Before attempting this problem, you should be comfortable with:

Hash Maps - Used to count the frequency of each element in the array
Custom Comparators - Sorting with multi-level criteria (primary by frequency, secondary by value)
Sorting Algorithms - Understanding how to apply custom sort keys or comparator functions

1. Custom Sort

Intuition

We need to sort elements by how often they appear, with less frequent elements coming first. When two elements have the same frequency, the larger one should come first. A custom comparator lets us define this two-level sorting logic: primary sort by frequency (ascending), secondary sort by value (descending).

Algorithm

Count the frequency of each number using a hash map.
Sort the array using a custom comparator that:
- Compares by frequency first (lower frequency comes first).
- If frequencies are equal, compares by value (larger value comes first).
Return the sorted array.

class Solution:
    def frequencySort(self, nums: List[int]) -> List[int]:
        count = Counter(nums)
        nums.sort(key=lambda n: (count[n], -n))

Your tasks:
a) In the passage on sorting by frequency, which element comes first when two elements have the same frequency?
b) Pick up the passage on sorting by frequency at its last line and keep writing it.

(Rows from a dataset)

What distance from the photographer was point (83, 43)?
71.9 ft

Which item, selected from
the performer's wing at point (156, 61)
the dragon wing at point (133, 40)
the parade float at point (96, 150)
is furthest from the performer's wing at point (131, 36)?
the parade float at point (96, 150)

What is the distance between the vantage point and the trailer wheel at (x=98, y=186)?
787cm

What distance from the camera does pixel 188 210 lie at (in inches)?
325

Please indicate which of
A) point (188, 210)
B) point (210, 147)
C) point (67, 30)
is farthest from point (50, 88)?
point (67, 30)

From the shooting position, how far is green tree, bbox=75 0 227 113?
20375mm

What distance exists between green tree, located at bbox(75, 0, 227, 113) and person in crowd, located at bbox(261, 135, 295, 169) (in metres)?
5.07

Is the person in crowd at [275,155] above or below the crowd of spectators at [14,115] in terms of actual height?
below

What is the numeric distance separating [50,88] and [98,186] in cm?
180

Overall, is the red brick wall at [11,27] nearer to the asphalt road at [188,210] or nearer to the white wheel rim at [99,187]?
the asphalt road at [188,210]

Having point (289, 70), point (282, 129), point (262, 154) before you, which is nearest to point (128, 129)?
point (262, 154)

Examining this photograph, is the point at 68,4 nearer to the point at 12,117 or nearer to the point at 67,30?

Answers:
a) The larger one comes first.

b)
        return nums

public class Solution {
    public int[] frequencySort(int[] nums) {
        Map<Integer, Integer> count = new HashMap<>();
        for (int num : nums) {
            count.put(num, count.getOrDefault(num, 0) + 1);
        }

        Integer[] arr = Arrays.stream(nums).boxed().toArray(Integer[]::new);
        Arrays.sort(arr, (a, b) -> {
            int freqA = count.get(a), freqB = count.get(b);
            if (freqA != freqB) return Integer.compare(freqA, freqB);
            return Integer.compare(b, a);
        });

        return Arrays.stream(arr).mapToInt(i -> i).toArray();
    }
}

class Solution {
public:
    vector<int> frequencySort(vector<int>& nums) {
        unordered_map<int, int> count;
        for (int num : nums) {
            count[num]++;
        }

        sort(nums.begin(), nums.end(), [&](int a, int b) {
            if (count[a] != count[b]) return count[a] < count[b];
            return a > b;
        });

        return nums;
    }
};

class Solution {
    /**
     * @param {number[]} nums
     * @return {number[]}
     */
    frequencySort(nums) {
        const count = {};
        for (let num of nums) {
            count[num] = (count[num] || 0) + 1;
        }

        nums.sort((a, b) => {
            if (count[a] !== count[b]) return count[a] - count[b];
            return b - a;
        });

        return nums;
    }
}

public class Solution {
    public int[] FrequencySort(int[] nums) {
        var count = new Dictionary<int, int>();
        foreach (int n in nums) {
            if (!count.ContainsKey(n)) count[n] = 0;
            count[n]++;
        }

        return nums.OrderBy(n => count[n]).ThenByDescending(n => n).ToArray();
    }
}

func frequencySort(nums []int) []int {
    count := make(map[int]int)
    for _, num := range nums {
        count[num]++
    }

    sort.Slice(nums, func(i, j int) bool {
        if count[nums[i]] != count[nums[j]] {
            return count[nums[i]] < count[nums[j]]
        }
        return nums[i] > nums[j]
    })

    return nums
}

class Solution {
    fun frequencySort(nums: IntArray): IntArray {
        val count = HashMap<Int, Int>()
        for (num in nums) {
            count[num] = count.getOrDefault(num, 0) + 1
        }

        return nums.sortedWith(compareBy({ count[it] }, { -it })).toIntArray()
    }
}

class Solution {
    func frequencySort(_ nums: [Int]) -> [Int] {
        var count = [Int: Int]()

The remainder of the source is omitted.